▶ [WRITTEN PROBLEM]: Report each of the lines below that contains the word "items". Case counts.

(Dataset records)

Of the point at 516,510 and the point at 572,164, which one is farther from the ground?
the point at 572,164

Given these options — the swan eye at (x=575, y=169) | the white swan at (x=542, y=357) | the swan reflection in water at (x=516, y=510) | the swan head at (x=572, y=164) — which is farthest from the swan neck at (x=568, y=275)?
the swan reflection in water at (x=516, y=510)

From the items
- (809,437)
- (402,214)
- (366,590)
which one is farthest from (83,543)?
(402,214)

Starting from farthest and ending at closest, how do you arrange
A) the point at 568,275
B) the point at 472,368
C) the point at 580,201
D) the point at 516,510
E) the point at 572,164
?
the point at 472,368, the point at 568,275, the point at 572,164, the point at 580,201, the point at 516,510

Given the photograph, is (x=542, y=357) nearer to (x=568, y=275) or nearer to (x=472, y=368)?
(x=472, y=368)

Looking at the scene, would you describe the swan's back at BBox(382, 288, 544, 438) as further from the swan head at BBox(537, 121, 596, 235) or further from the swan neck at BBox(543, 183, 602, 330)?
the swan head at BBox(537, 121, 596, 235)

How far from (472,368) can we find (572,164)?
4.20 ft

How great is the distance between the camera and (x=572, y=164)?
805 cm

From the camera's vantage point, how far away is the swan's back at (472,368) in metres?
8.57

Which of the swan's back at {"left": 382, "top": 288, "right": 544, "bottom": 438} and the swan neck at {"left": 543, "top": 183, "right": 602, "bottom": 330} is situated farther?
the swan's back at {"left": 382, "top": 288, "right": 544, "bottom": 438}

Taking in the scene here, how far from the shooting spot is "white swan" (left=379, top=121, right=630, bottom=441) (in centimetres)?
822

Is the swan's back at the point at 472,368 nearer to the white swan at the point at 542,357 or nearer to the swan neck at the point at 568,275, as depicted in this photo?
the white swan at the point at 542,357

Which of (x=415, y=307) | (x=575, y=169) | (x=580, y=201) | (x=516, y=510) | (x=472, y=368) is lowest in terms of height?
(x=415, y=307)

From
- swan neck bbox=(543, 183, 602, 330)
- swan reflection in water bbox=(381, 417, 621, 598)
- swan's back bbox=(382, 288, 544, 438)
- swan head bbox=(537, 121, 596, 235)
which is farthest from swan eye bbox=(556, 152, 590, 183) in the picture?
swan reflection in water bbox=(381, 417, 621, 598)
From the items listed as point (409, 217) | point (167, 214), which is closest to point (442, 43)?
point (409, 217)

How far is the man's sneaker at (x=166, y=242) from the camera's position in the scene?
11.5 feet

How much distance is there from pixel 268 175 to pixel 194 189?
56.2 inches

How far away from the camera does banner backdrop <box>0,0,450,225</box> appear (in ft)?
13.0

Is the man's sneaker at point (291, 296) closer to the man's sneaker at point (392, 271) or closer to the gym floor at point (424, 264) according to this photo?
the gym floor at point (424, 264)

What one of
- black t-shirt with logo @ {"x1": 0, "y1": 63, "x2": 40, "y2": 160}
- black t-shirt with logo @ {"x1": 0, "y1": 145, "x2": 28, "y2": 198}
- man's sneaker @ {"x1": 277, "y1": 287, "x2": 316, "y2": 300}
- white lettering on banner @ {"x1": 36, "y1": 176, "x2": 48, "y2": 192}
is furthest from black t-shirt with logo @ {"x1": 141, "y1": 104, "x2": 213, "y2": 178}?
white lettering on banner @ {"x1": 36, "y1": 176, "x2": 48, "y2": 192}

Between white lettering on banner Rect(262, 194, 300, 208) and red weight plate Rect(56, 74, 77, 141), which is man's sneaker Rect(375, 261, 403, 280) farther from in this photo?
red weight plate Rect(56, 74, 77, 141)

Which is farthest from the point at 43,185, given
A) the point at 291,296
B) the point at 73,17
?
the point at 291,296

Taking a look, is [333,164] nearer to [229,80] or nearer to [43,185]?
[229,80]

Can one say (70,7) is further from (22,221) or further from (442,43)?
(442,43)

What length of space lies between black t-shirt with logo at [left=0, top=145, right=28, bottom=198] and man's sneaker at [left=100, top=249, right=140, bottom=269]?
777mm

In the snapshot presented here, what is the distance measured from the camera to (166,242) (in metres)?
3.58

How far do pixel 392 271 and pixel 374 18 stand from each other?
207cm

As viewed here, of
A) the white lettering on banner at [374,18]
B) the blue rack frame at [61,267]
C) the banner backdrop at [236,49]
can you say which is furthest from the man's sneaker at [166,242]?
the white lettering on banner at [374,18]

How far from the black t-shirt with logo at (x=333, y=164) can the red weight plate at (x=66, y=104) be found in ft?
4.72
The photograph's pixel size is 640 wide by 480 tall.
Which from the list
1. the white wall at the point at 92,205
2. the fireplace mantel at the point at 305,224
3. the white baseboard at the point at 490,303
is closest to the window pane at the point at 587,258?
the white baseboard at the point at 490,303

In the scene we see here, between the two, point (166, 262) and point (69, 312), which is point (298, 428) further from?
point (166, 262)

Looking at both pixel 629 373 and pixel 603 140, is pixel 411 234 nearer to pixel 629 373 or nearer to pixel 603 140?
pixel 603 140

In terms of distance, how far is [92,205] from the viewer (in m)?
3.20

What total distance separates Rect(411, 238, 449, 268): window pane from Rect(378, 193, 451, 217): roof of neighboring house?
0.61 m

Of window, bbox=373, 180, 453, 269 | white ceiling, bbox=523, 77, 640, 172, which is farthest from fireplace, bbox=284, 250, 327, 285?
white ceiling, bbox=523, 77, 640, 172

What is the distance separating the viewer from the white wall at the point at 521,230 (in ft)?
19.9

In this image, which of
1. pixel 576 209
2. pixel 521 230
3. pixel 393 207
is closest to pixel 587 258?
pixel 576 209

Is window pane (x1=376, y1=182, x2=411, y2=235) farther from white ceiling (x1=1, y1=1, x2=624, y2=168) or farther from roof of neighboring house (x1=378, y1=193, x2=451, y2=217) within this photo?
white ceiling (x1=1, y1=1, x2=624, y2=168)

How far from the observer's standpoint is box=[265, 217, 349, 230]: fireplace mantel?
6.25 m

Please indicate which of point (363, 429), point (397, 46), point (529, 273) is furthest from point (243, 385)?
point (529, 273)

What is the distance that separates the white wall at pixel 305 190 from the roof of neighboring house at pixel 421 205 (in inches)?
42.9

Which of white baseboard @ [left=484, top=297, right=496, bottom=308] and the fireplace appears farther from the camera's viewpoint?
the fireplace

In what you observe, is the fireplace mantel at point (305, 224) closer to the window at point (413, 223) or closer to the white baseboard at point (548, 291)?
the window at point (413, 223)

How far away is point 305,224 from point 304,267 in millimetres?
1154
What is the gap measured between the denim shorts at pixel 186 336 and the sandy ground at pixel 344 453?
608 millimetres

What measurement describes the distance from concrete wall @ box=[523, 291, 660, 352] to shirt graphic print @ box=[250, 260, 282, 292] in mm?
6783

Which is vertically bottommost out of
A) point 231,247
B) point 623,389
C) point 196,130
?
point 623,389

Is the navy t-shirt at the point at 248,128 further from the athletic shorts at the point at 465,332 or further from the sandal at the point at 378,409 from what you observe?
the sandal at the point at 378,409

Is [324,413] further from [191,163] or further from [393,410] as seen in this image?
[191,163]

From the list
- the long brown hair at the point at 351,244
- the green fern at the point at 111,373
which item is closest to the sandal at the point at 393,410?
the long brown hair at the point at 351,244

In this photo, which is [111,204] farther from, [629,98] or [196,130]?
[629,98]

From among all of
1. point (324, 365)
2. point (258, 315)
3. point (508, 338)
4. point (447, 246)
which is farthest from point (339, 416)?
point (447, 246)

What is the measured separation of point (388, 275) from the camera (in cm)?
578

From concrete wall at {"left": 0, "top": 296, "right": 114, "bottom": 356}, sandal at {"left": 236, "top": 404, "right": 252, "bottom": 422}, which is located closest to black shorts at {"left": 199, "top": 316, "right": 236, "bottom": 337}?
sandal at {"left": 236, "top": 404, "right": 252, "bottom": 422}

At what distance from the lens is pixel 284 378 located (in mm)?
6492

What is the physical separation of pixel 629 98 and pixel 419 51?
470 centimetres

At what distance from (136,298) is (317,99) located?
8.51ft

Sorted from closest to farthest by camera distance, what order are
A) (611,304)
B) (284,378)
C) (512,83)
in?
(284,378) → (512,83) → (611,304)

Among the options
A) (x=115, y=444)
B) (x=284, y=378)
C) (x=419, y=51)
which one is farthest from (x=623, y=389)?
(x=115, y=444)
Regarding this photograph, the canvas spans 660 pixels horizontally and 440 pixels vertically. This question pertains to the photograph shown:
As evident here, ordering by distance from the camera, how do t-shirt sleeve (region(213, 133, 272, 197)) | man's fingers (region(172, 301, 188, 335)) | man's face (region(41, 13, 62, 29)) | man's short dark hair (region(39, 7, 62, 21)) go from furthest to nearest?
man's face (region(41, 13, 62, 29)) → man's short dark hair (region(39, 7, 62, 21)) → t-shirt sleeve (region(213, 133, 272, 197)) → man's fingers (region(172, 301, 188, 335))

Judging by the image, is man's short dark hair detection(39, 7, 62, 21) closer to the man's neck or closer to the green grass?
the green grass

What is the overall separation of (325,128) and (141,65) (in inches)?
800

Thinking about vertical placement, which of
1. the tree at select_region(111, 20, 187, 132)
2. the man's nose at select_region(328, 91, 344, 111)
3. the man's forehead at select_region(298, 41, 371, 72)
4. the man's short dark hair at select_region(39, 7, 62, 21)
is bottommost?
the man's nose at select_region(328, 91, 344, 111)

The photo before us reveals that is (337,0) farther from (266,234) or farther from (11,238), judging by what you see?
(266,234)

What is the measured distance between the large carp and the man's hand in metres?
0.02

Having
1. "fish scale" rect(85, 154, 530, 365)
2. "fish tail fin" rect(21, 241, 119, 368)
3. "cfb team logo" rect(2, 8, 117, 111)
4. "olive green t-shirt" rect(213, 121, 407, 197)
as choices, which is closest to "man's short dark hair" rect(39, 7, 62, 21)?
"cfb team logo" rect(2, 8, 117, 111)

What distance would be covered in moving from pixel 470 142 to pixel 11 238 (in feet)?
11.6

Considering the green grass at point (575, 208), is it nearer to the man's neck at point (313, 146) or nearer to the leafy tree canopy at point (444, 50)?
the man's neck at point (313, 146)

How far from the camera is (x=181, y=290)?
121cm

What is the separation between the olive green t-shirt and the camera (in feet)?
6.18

▶ [OUTPUT FOR THIS EXERCISE]:
From the items
From the items listed as point (409, 217) | point (167, 214), which is closest to point (442, 43)?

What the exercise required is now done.